2. In a separate bowl mix the wet ingredients (eggs, olive oil, milk.)
3. Once wet ingredients are thoroughly mixed pour them into the well that you created in the dry ingredients.
4. With a wooden spoon, slowly begin to stir the flour into the egg mixture.
5. Once flour is fully incorporated and a dough has formed, remove the dough from the bowl. Knead the dough on a floured work surface for approximately 10-15 minutes.
6. Finally, wrap the dough in cling film and allow it to rest in the refrigerator.
For best results, allow the dough to rest between 2 and 24 hours. Bring dough to room temperature before use.
St. Tola goat's cheese
1 Red Kuri squash (or any orange winter squash)
1-2 cloves garlic
2 egg yolks
salt and pepper
1. Preheat oven to 180C.
2. Cut squash in half lengthwise.
3. With a spoon remove seeds and reserve for later.
4. Place the squash skin side down on a baking sheet. Season liberally with olive oil, salt, pepper, and crushed garlic. Place in the oven and bake until soft (approximately 30-40 minutes.)
5. Once fully cooked, scoop the flesh of the squash from the skin using a spoon, set aside and allow to fully cool.
6. In a large mixing bowl crumble St. Tola goat's cheese, add egg yolks and squash.
7. With a rubber spatula bring the ingredients together (leaving some cheese pieces intact for texture and pops of flavour.)
8. Finish with salt, pepper and freshly grated nutmeg to taste.
Any firm-fleshed winter squash of your liking can be substituted in this recipe.
Allowing the St. Tola to come to room temperature before use makes for easy mixing.
Squash seeds, washed and toasted, make a lovely garnish for your pasta.
1. Work pasta through a pasta roller until desired thickness is achieved (second to last setting recommended.)
2. Lay pasta sheets across the work surface.
3. Cut pasta into 4 cm x 4 cm squares.
4. Brush egg wash across the square, and place a dollop of the filling into the centre of the square.
5. Take one corner of the pasta and fold it over itself, forming a triangle. Press down the pasta around the filling, sealing the edges and making sure not to have left any air pockets.
6. Using your index and middle finger pinch the pouch of pasta gently while pulling and bringing the two bottom ends of the pasta together.

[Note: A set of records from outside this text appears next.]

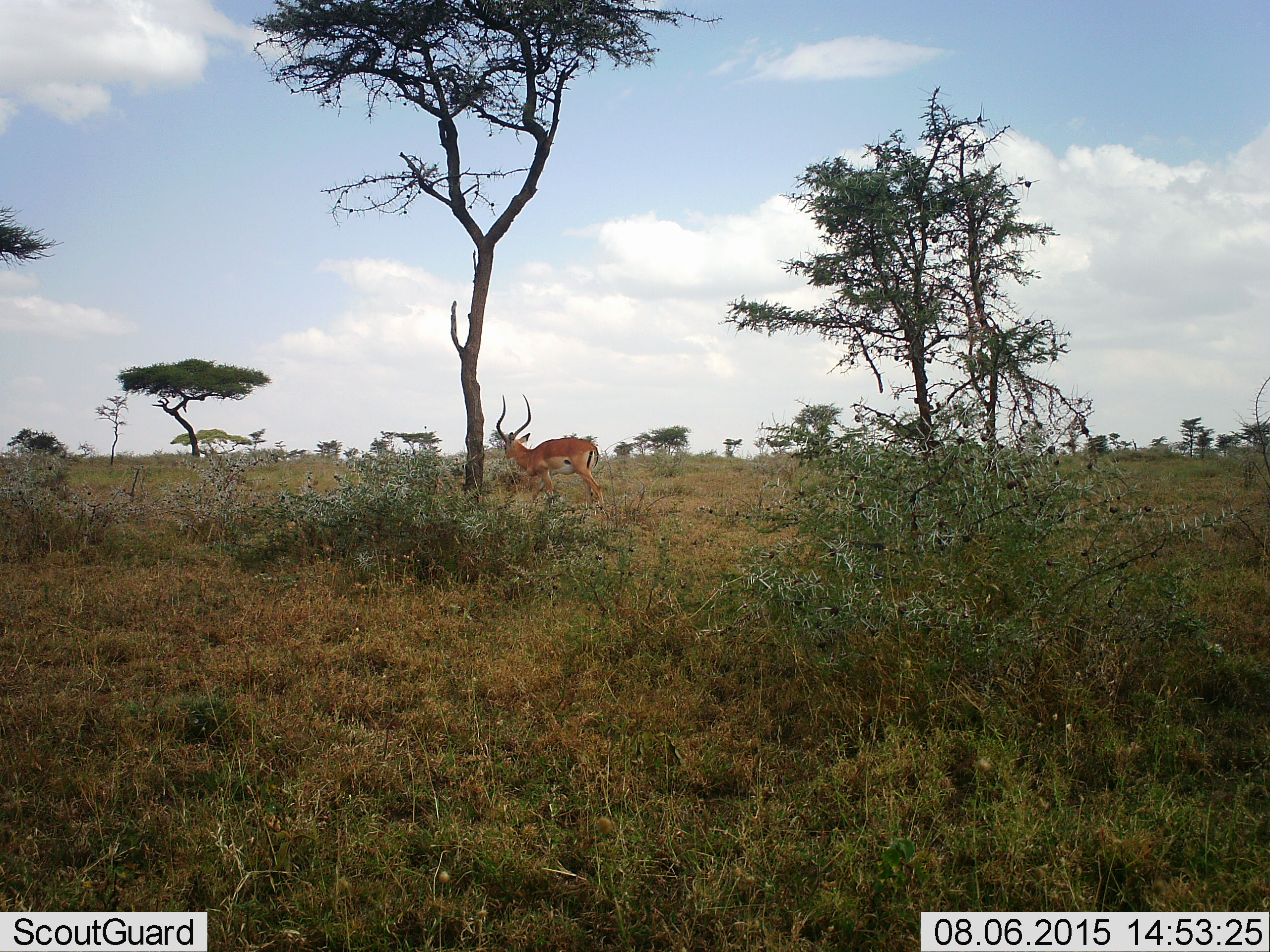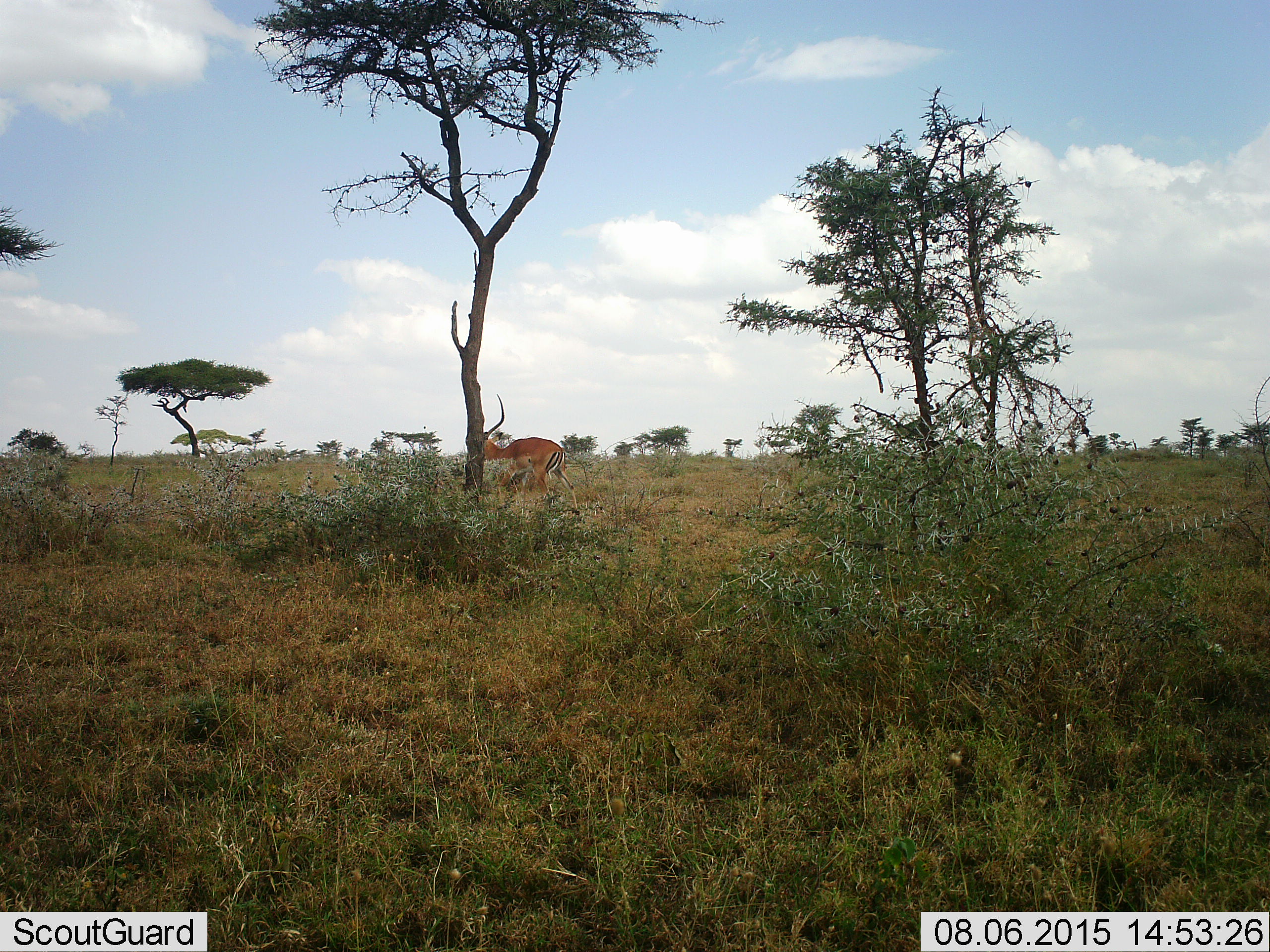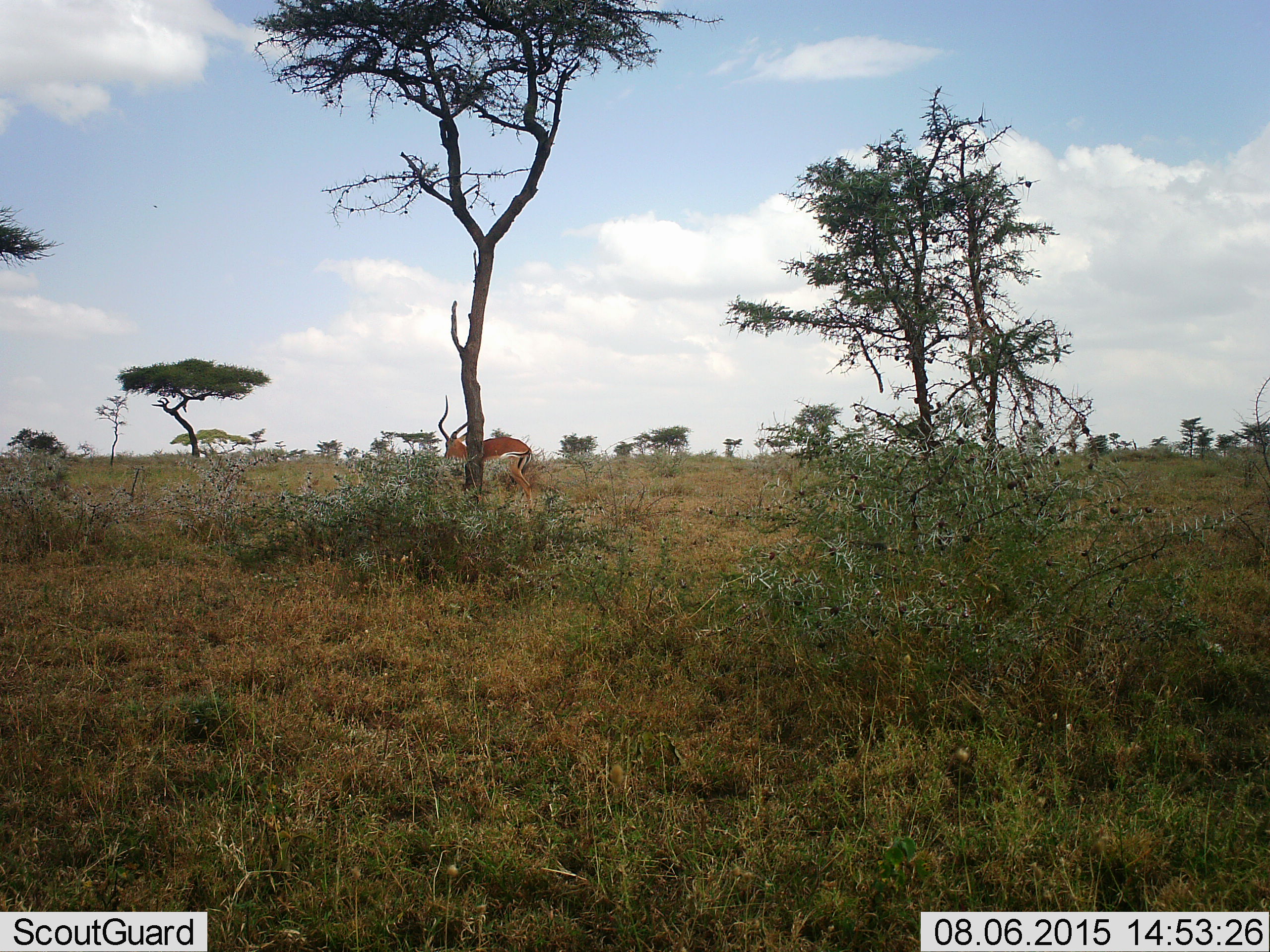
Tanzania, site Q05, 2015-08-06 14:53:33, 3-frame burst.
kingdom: Animalia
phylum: Chordata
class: Mammalia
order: Artiodactyla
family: Bovidae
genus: Nanger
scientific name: Nanger granti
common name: grant's gazelle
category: gazellegrants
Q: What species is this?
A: Gazellegrants (grant's gazelle) (Nanger granti).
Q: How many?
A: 1.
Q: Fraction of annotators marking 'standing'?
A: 0%.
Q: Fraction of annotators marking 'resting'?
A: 0%.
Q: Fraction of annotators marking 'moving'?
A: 100%.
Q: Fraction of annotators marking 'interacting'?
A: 0%.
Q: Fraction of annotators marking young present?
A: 0%.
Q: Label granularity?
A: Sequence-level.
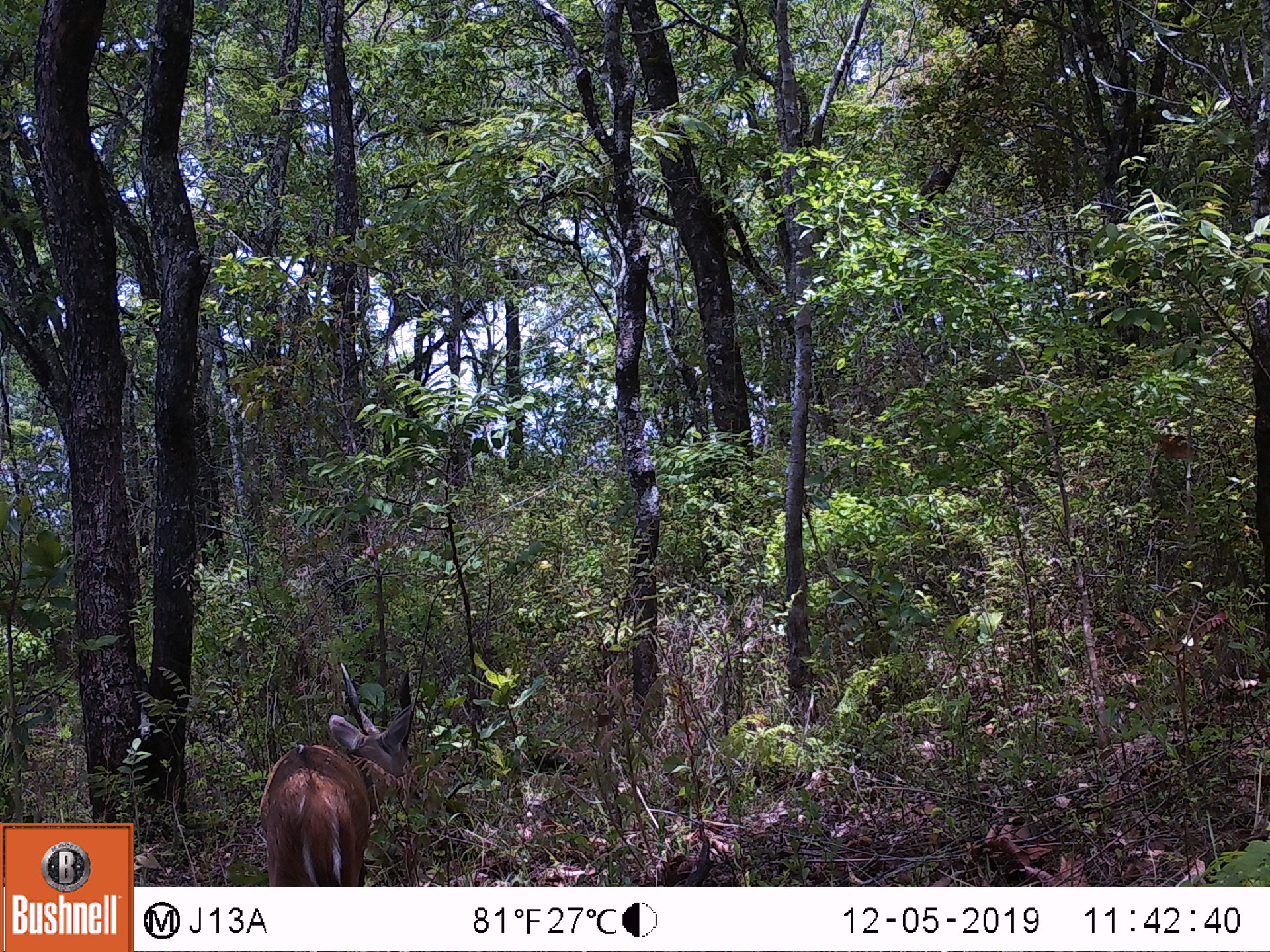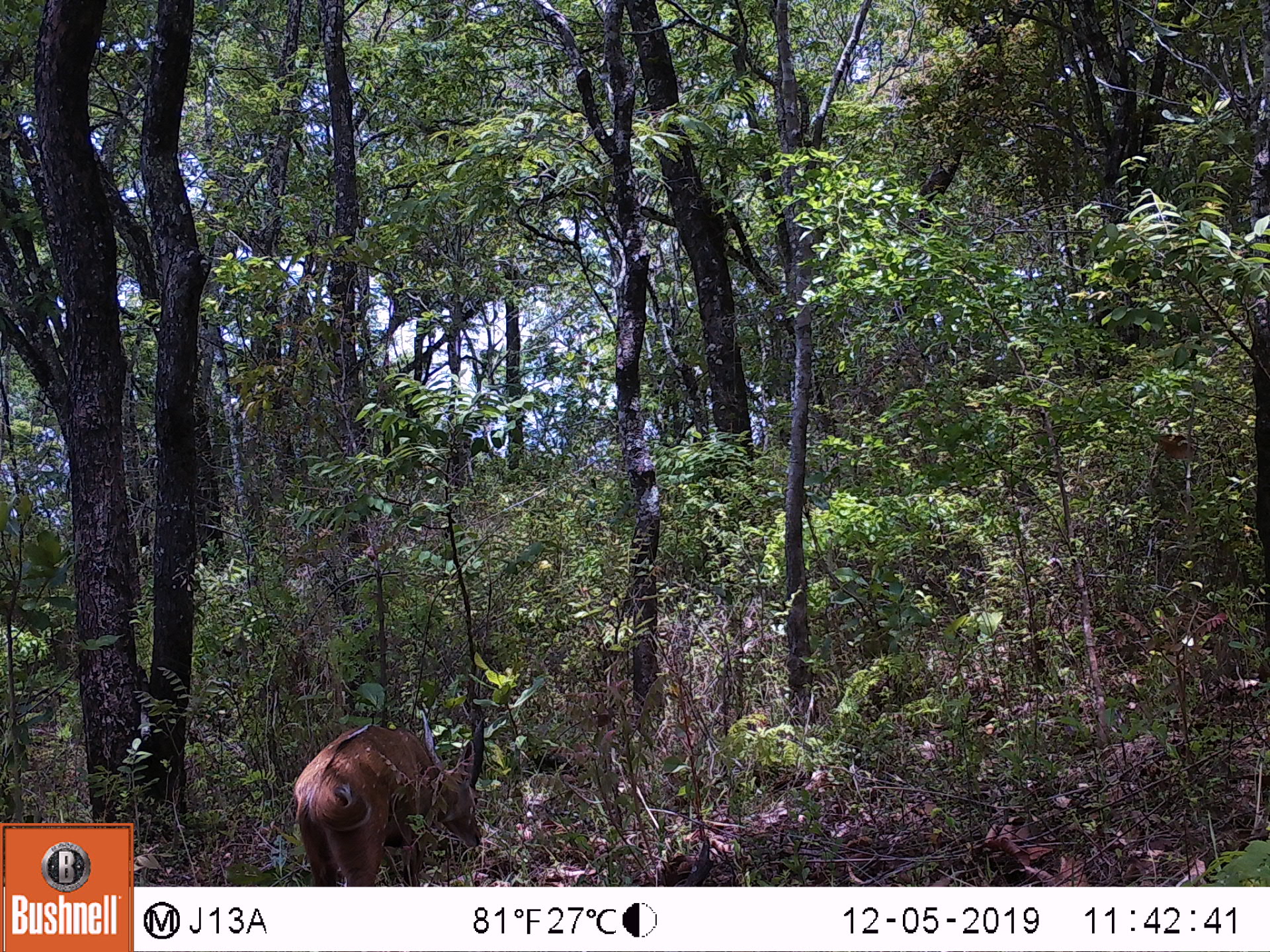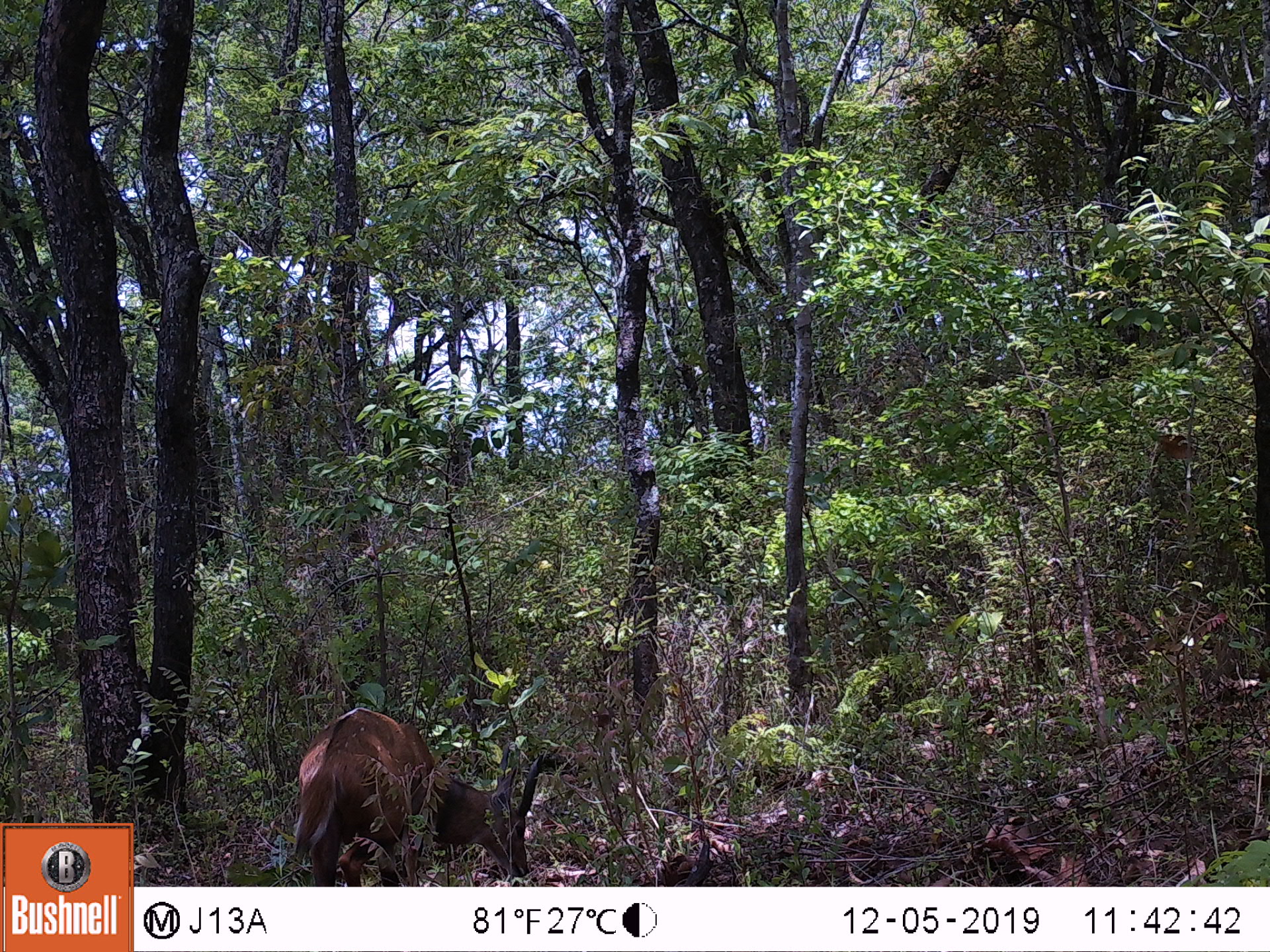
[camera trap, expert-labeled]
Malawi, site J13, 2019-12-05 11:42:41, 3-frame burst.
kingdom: Animalia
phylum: Chordata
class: Mammalia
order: Artiodactyla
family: Bovidae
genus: Tragelaphus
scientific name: Tragelaphus sylvaticus sylvaticus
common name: cape bushbuck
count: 1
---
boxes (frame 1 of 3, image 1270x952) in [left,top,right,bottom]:
cape bushbuck: [248,658,419,884]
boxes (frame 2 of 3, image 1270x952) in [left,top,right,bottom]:
cape bushbuck: [289,698,489,882]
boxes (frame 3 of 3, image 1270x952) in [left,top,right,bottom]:
cape bushbuck: [285,703,545,882]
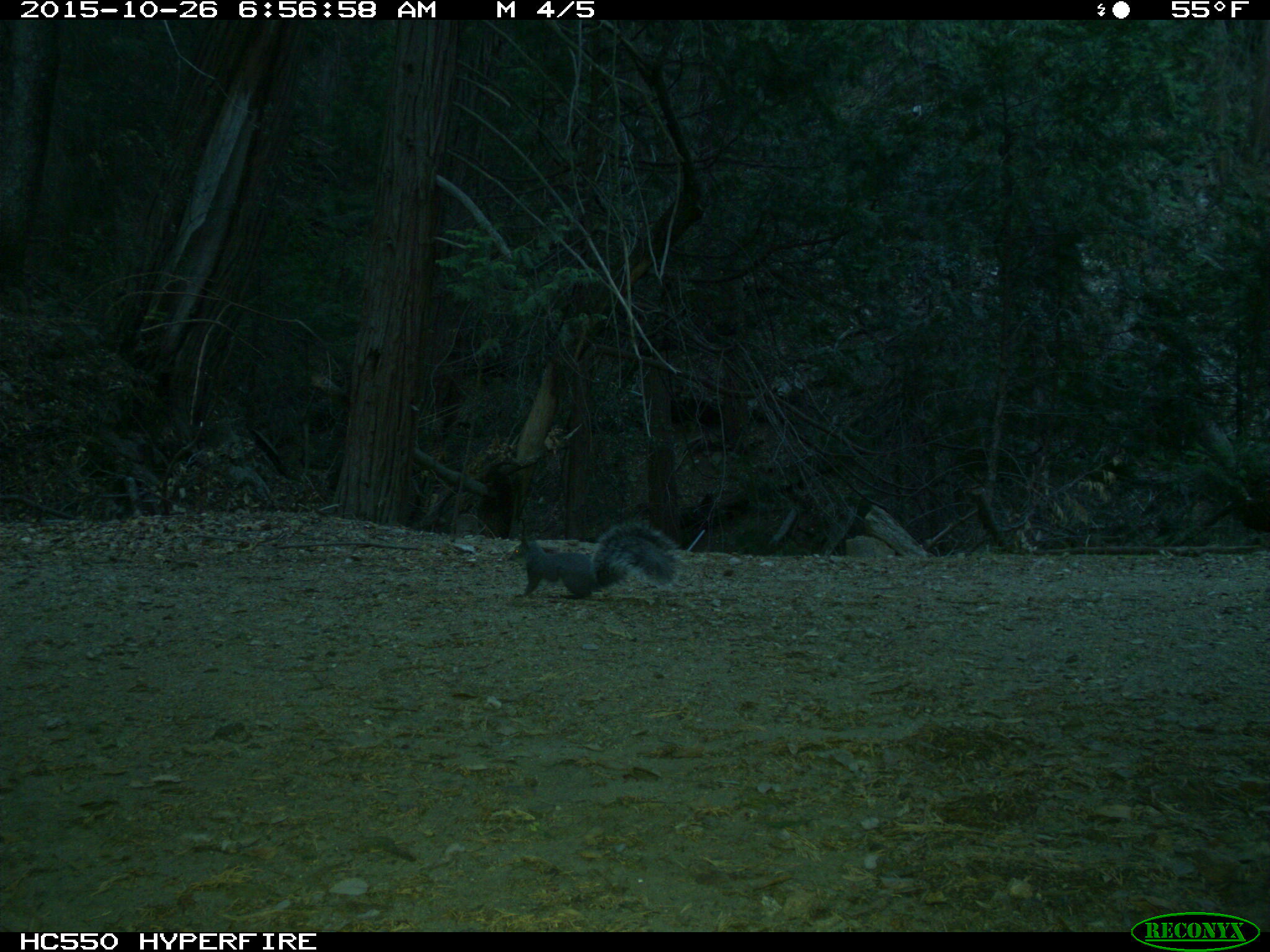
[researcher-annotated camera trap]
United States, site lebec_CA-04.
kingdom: Animalia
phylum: Chordata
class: Mammalia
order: Rodentia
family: Sciuridae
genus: Sciurus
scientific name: Sciurus carolinensis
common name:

Forming tortelloni can be a challenge, but satisfying and fun to practice. You may find watching or reading a quick online tutorial helpful, such as this one.
Completing the Dish
1. Rinse squash seeds, dry well by patting between a kitchen towel. On a baking sheet lightly coat the seeds in olive oil. Season with salt and toast them in the oven at 180C for approximately 15-20 minutes (be careful not to burn them.)
2. Heavily season a large pot of water with salt and bring it to a boil.
3. In a frying pan quickly roast slivers of squash. Remove them from the pan.
4. In the same pan, begin to gently brown several knobs of butter. As butter begins to brown toss in one crushed clove of garlic and several leaves of fresh sage. Remove from heat.
5. Place tortelloni into boiling water. Once they begin to float remove them and place them into the frying pan. Gently toss them in the butter.
6. Plate, garnish with squash, sage, seeds and more crumbled St. Tola. Drizzle remaining pan sauces and serve.